White House ground floor showing location of the White House Library

The White House Library is a room in the White House, the official home of the president of the United States. The room is approximately 27 by 23 ft and is in the northeast corner of the ground floor. The library is used for teas and meetings hosted by the president and first lady. During the 1950s reconstruction of the White House, old building lumber from the house was salvaged and re-made into wall paneling for this room. Several basement rooms in the White House are paneled with salvaged building materials from the pre-reconstructed White House.

==History==
John Adams, the first president to live in the White House, used this room as a laundry room; at that time, it was said to have been filled with "Tubs, Buckets, and a variety of Lumber"; at the time, lumber meant "miscellaneous useless articles that are stored away". During Millard Fillmore's presidency (1850–1853), congressional funding was requested to establish a White House library. The library was established during the Fillmore presidency, spearheaded by the first lady, Abigail Fillmore.

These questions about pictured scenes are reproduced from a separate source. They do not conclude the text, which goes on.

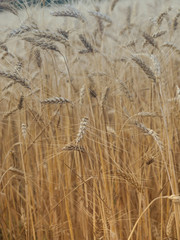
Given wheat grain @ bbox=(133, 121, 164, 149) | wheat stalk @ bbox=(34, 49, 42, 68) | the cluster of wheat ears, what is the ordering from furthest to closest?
wheat stalk @ bbox=(34, 49, 42, 68) → the cluster of wheat ears → wheat grain @ bbox=(133, 121, 164, 149)

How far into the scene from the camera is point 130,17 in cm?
395

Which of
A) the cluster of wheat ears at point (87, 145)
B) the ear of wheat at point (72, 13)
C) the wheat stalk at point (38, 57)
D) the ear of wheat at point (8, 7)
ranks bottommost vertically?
the cluster of wheat ears at point (87, 145)

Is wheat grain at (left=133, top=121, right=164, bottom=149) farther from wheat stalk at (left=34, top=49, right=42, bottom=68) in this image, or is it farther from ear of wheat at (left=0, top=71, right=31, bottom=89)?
wheat stalk at (left=34, top=49, right=42, bottom=68)

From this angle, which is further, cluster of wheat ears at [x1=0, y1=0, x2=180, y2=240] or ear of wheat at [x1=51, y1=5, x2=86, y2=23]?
ear of wheat at [x1=51, y1=5, x2=86, y2=23]

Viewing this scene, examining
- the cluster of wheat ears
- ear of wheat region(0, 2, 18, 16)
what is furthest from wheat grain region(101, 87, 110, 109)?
ear of wheat region(0, 2, 18, 16)

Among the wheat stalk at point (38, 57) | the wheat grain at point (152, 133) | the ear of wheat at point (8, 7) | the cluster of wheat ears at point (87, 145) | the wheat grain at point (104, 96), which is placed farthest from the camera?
the ear of wheat at point (8, 7)

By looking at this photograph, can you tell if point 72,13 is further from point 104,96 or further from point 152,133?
point 152,133

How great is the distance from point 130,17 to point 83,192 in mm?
2739

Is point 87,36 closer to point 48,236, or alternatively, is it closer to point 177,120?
point 177,120

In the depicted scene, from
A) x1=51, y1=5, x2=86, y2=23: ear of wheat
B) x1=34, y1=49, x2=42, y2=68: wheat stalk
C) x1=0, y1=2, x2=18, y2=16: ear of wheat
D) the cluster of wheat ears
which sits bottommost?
the cluster of wheat ears

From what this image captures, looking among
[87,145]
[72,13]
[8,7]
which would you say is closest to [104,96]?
[87,145]

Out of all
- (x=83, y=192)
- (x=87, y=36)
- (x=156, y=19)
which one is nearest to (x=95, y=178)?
(x=83, y=192)

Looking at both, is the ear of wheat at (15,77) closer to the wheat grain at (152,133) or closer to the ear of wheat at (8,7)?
the wheat grain at (152,133)

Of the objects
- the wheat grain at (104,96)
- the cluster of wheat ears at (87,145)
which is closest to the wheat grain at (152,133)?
the cluster of wheat ears at (87,145)
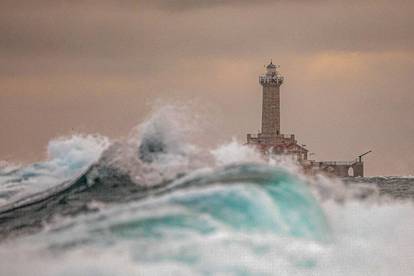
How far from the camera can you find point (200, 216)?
20828 mm

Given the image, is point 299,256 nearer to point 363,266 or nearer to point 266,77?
point 363,266

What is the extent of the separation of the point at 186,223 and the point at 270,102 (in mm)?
92700

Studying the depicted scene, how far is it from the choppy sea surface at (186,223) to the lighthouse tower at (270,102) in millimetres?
85545

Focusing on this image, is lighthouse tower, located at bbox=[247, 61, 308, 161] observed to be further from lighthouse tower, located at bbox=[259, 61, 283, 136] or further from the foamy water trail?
the foamy water trail

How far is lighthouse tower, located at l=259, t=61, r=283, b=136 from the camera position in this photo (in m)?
112

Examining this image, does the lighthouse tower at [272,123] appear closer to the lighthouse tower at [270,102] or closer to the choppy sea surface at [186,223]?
the lighthouse tower at [270,102]

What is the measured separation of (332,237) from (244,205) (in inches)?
65.3

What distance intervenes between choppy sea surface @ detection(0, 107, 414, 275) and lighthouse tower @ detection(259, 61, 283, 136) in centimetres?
8555

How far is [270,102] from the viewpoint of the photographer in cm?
11300

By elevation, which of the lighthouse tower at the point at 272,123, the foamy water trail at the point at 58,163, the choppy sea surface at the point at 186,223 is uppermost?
the lighthouse tower at the point at 272,123

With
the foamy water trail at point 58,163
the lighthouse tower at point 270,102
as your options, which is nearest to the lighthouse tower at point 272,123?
the lighthouse tower at point 270,102

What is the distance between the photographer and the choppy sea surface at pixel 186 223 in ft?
65.0

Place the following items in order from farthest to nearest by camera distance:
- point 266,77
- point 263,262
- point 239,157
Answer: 1. point 266,77
2. point 239,157
3. point 263,262

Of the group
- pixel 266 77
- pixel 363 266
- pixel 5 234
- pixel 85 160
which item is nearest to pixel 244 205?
pixel 363 266
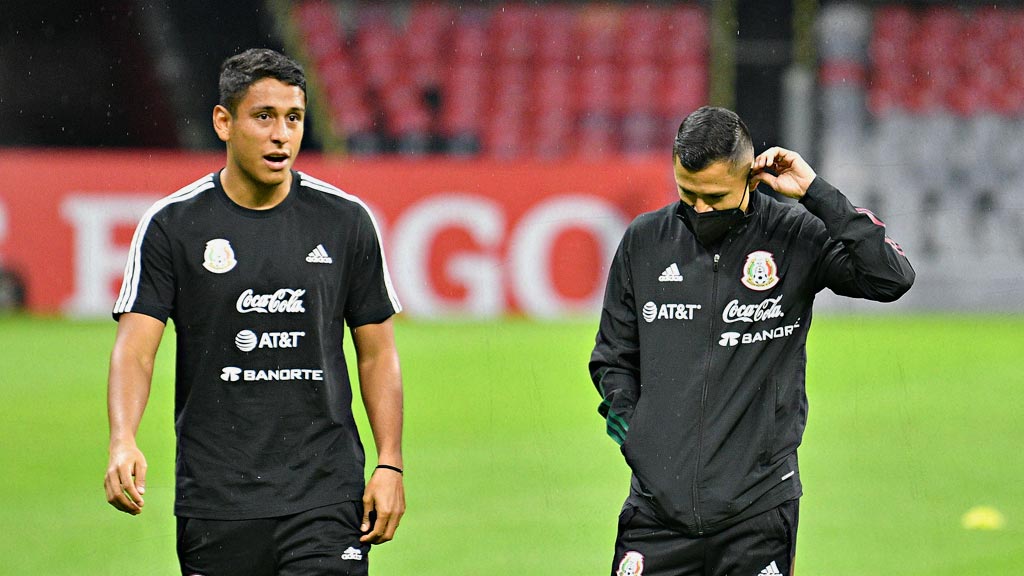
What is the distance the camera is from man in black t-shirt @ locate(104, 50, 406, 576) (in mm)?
3459

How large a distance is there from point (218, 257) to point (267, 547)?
2.41 ft

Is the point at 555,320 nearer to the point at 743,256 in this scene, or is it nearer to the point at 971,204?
the point at 971,204

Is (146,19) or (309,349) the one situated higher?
(146,19)

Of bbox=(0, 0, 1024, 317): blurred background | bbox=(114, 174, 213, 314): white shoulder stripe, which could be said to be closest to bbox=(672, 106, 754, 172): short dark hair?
bbox=(114, 174, 213, 314): white shoulder stripe

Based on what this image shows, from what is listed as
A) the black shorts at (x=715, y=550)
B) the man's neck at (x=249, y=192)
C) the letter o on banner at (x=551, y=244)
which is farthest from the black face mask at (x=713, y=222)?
the letter o on banner at (x=551, y=244)

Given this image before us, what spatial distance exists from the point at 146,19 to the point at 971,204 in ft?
41.3

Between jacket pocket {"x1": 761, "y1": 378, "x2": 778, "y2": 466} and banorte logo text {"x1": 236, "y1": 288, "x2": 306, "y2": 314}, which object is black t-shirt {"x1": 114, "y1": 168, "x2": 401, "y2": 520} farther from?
jacket pocket {"x1": 761, "y1": 378, "x2": 778, "y2": 466}

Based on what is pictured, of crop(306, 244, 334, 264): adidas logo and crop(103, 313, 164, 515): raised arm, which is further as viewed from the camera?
crop(306, 244, 334, 264): adidas logo


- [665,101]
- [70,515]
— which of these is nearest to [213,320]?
[70,515]

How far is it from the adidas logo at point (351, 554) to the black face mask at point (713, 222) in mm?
1178

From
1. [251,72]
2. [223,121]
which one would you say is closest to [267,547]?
[223,121]

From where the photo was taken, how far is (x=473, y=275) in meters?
15.6

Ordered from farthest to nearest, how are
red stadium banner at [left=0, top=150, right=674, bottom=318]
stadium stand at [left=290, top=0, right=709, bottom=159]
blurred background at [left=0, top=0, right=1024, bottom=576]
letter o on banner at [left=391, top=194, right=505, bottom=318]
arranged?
1. stadium stand at [left=290, top=0, right=709, bottom=159]
2. letter o on banner at [left=391, top=194, right=505, bottom=318]
3. red stadium banner at [left=0, top=150, right=674, bottom=318]
4. blurred background at [left=0, top=0, right=1024, bottom=576]

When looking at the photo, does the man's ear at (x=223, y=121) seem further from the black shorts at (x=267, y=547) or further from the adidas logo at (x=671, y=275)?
the adidas logo at (x=671, y=275)
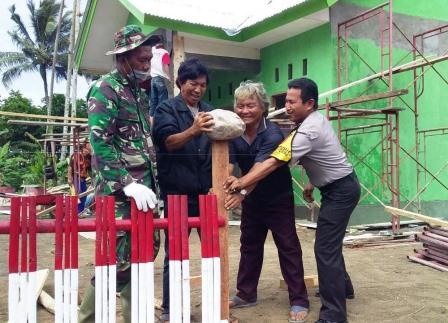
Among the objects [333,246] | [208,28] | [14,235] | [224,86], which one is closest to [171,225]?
[14,235]

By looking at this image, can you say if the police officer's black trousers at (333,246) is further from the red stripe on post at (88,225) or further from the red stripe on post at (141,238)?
the red stripe on post at (141,238)

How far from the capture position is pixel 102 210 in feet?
7.86

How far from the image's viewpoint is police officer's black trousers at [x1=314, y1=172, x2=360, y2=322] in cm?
345

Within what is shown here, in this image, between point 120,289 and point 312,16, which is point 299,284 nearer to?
point 120,289

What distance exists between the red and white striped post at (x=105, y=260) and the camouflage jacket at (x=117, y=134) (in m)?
0.27

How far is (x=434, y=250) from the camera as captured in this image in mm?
5504

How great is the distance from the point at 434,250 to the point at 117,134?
4165 mm

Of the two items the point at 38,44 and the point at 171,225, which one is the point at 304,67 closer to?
the point at 171,225

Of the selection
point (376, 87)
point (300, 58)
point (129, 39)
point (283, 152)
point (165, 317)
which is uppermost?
point (300, 58)

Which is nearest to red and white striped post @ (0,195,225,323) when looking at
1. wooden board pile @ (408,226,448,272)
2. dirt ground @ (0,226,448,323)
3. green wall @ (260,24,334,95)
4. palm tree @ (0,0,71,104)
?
dirt ground @ (0,226,448,323)

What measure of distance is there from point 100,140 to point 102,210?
0.44 metres

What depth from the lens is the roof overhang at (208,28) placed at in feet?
28.8

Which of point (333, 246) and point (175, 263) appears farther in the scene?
point (333, 246)

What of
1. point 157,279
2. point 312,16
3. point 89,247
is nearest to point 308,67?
point 312,16
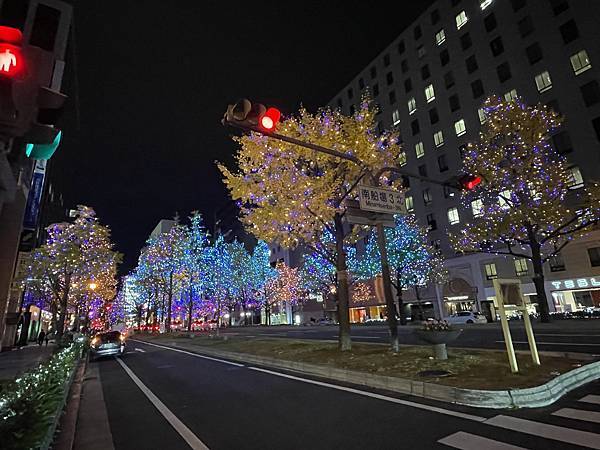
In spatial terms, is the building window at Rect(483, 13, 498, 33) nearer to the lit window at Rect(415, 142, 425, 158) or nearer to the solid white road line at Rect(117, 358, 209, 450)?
the lit window at Rect(415, 142, 425, 158)

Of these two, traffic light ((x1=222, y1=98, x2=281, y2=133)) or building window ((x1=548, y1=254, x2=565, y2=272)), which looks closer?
traffic light ((x1=222, y1=98, x2=281, y2=133))

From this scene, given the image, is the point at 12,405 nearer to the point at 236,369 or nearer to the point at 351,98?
the point at 236,369

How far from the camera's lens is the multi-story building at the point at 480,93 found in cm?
2717

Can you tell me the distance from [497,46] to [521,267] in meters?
23.3

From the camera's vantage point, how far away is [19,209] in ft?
63.4

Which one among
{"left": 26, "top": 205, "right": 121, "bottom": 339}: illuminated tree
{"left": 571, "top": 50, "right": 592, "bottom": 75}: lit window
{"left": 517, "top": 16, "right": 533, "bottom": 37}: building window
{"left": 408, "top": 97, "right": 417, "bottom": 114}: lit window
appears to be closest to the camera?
{"left": 26, "top": 205, "right": 121, "bottom": 339}: illuminated tree

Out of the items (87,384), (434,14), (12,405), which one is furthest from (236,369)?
(434,14)

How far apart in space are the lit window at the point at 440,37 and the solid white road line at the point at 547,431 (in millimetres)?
45966

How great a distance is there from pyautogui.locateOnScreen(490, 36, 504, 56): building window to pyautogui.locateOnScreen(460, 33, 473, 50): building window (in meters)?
2.73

This library was originally in the Yellow Oval Room and was maintained there until 1929, when the Hoover administration moved it to its current location. By the time of this relocation, almost no books remained in the mansion, so the American Booksellers Association donated books and continued to do so in subsequent administrations. The room saw slight modifications until the Truman reconstruction in 1952, when the room was paneled in salvaged timbers from the White House's former timber frame. These were left unpainted until the administration of John F. Kennedy, when decorator Stéphane Boudin recreated the room as a painted Federal style parlor.

To stand out, an unusual lighthouse clock was made by Simon Willard to commemorate the visit of the Marquis de Lafayette to the United States in 1824–1825. A likeness of Lafayette appears in a medallion on its base.

The library provides access to a men's lounge and restroom.